In an interview with the Detroit Free Press editorial board in October, he described Warren, Brennan and Marshall as "heroes of mine. . . . But that doesn't necessarily mean that I think their judicial philosophy is appropriate for today."

Those being eyed by people like Aron aren't surprising. They're the sort of judges that now still cling to the foolish notion that the Constitution is outdated, and that it should be interpreted as a living and breathing document. And Obama may choose jurists like that to secure the liberal wing of the high court, but it really doesn't matter. Why?

Simply put, he will lose more liberals than conservatives. As I said above, Scalia is the only conservative justice over 68. But Scalia is as healthy as a horse, so we don't see him stepping down. Ginsburg (75) and Stevens (88) would be the first two to step down. Ginsburg says she's not going anywhere. The other two -- Justices Souter and Breyer -- are also over age 68, but neither has conveyed any statement that they want to step down.

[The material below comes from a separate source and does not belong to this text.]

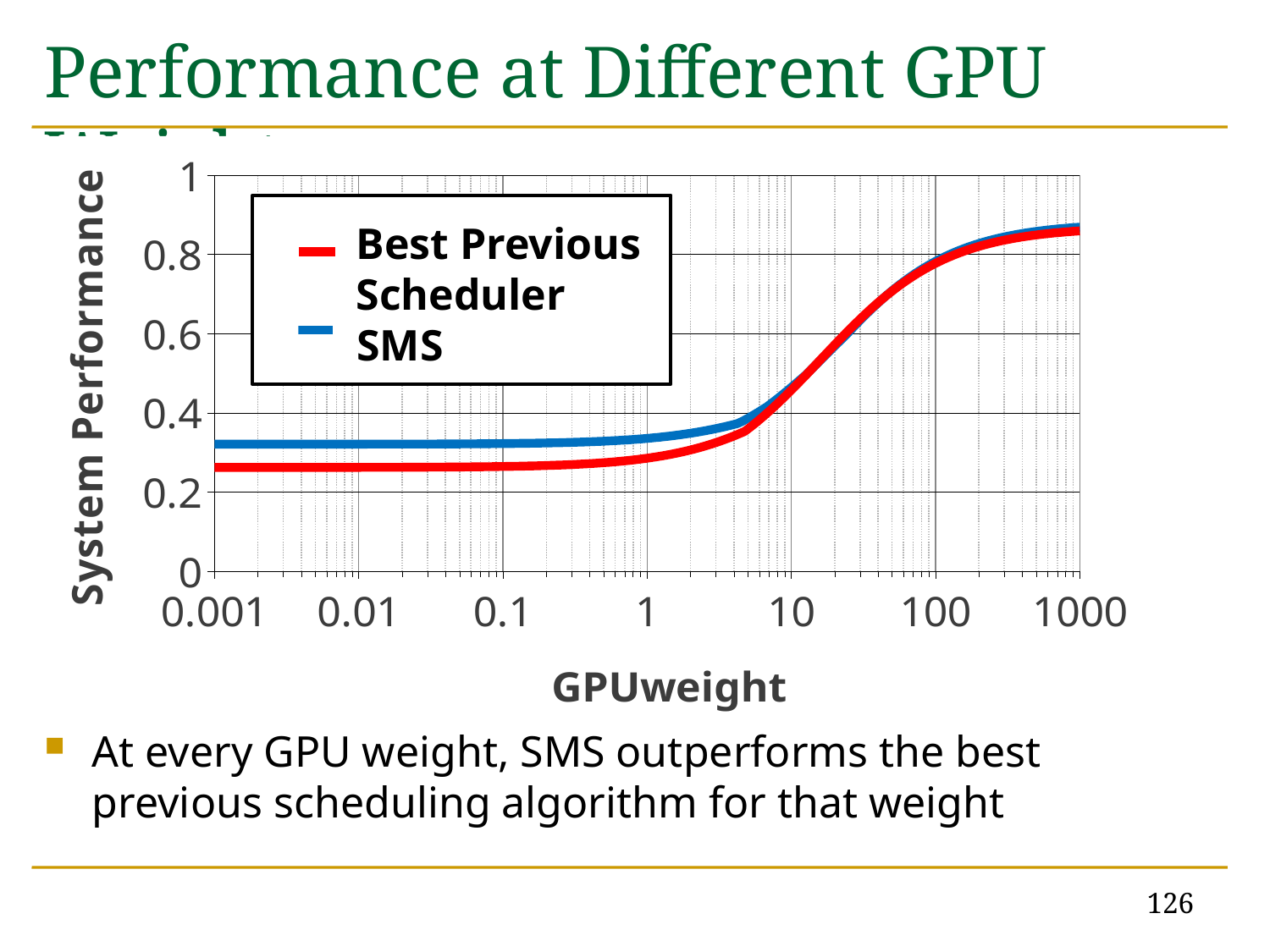
Do the values for SMS rise or fall as GPUweight increases along the x axis? rise What is the label of the x axis of the chart? GPUweight At a GPUweight of 0.01, which series has the lower System Performance, SMS or Best Previous Scheduler? Best Previous Scheduler Which series is drawn in red in the chart? Best Previous Scheduler Is the System Performance for SMS at a GPUweight of 0.001 greater or less than 0.4? less Is the System Performance for Best Previous Scheduler at a GPUweight of 0.001 greater or less than 0.2? greater At a GPUweight of 0.001, which series has the higher System Performance, SMS or Best Previous Scheduler? SMS Is the System Performance for SMS at a GPUweight of 1000 greater or less than 0.8? greater What kind of chart is shown on the slide? line chart Do the values for Best Previous Scheduler rise or fall as GPUweight increases along the x axis? rise How many series does the chart's legend list? 2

Kennedy, the swing vote on the court, has also not said he's ready to go.

But that doesn't mean things couldn't change. For all we know, a few months down the road, Stevens might decide it's time to go. OK, let's run with that. What happens? Obama nominates a moderately liberal jurist. They'll sail through the Senate Judiciary hearings. And the Senate will give them their due up-or-down vote, and they'll be installed on the high court.

What's changed? Nothing. You still have four liberal jurists, four conservative jurists, and one swing vote. Had McCain won, then we might have seen a much different high court as justices stepped down. It was speculated during the primaries that the next president could have as few as two, and as many as three justices to appoint in his first four years. Scalia still wouldn't leave, and the liberals would be hard pressed to stay on the court in an effort to make sure that a similarly-minded individual replaced them.

There shouldn't be any hand-wringing over this issue right now. If Justices Thomas, Scalia, or Alito keel over from a heart attack, or if something happens to Chief Justice Roberts, then that's the moment we should be concerned because it threaten to tilt the court in the liberal direction. But right now, there shouldn't be any worry should one of the more liberal jurists step down. the balance will be maintained, regardless.

Publius II


Blogger road warrior said...

in all honesty, i don't really care who Obama chooses as long as he chooses a republican for something! He has been saying all along how bipartisan he is, well now it's time to show it! If he just picks another liberal illuminati to sit next to him... we will know what kind of man he is, they lying kind!

November 18, 2008 at 9:05 PM  
Blogger knowitall said...

Anyone who would take the system left. That is his plan, along with the liberal illuminati. Big government.